Anvisa reduz burocracia para prescrição de Cannabis com baixo teor de THC
A Agência Nacional de Vigilância Sanitária (Anvisa) publicou, nesta quarta-feira (13), novas regras para produtos à base de Cannabis, flexibilizando as exigências para a prescrição de itens com baixo teor de THC e autorizando o cultivo da planta para fins de exportação. A norma estabelece que produtos com concentração de tetrahidrocanabinol (THC) menor ou igual a 0,2% poderão ser prescritos com Receita de Controle Especial, um modelo mais simples que o anteriormente exigido. Além disso, a agência passou a permitir o cultivo da espécie Cannabis sativa L. com teor de THC de até 0,3%, exclusivamente para exportação.
O que muda para pacientes e médicos
Anteriormente, produtos de Cannabis com baixo teor de THC exigiam a Notificação de Receita A, o receituário amarelo usado para substâncias entorpecentes e medicamentos com controle mais rigoroso. Com a nova resolução, os produtos com THC ≤ 0,2% passam a ser prescritos com a Receita de Controle Especial, um modelo de receituário mais simples e já utilizado para diversos medicamentos controlados. Essa mudança reduz etapas burocráticas para médicos e pacientes, facilitando o acesso a esses produtos.

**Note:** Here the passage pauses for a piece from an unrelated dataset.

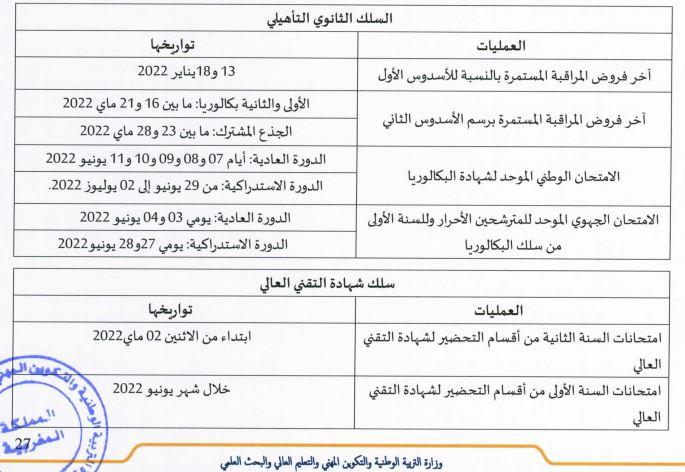 تاريخ اجتياز الامتحان الجهوي اولى باك 2022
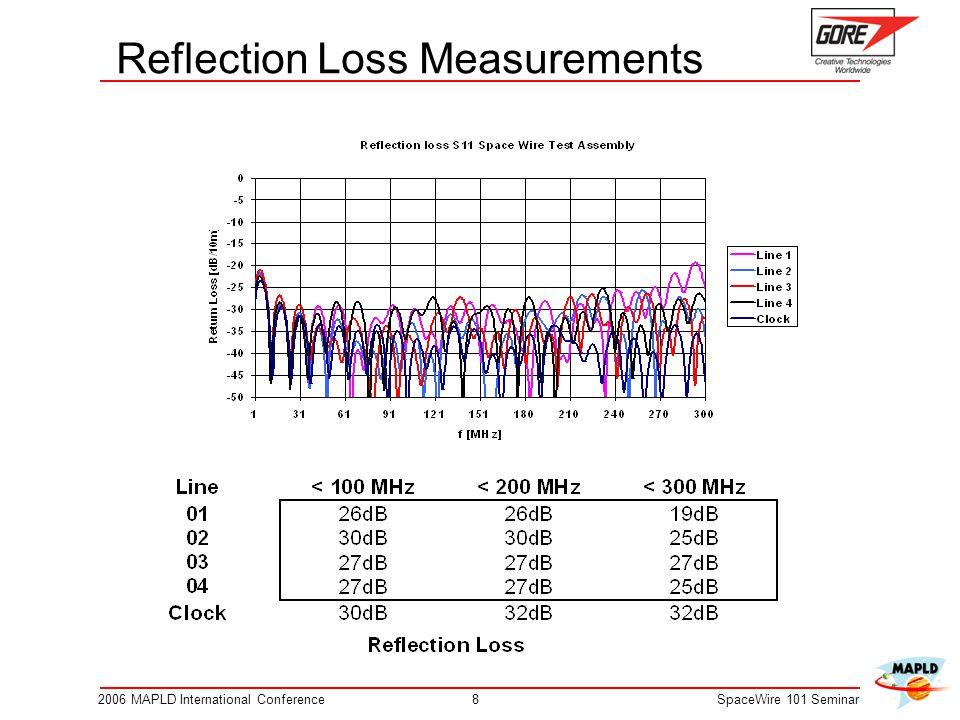 Reflection Loss Measurements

A Anvisa também determinou que itens que ainda estejam em circulação com embalagem de tarja preta poderão continuar sendo vendidos até o fim do prazo de validade, desde que o paciente apresente a Receita de Controle Especial correspondente. Atualmente, produtos à base de Cannabis são usados no Brasil em tratamentos para condições como epilepsia refratária, dor crônica, transtornos neurológicos e algumas doenças raras, embora as evidências científicas variem conforme a doença e o tipo de formulação.
Cultivo para exportação
Outro ponto importante da resolução é a autorização do cultivo da planta para fins exclusivamente comerciais voltados ao mercado externo. A regra permite o plantio da Cannabis sativa L. com teor de THC menor ou igual a 0,3%, limite associado às variedades com baixo potencial psicoativo. De acordo com a norma, empresas interessadas precisarão comprovar estimativas de exportação por meio de contratos ou documentos de intenção de compra, venda e distribuição.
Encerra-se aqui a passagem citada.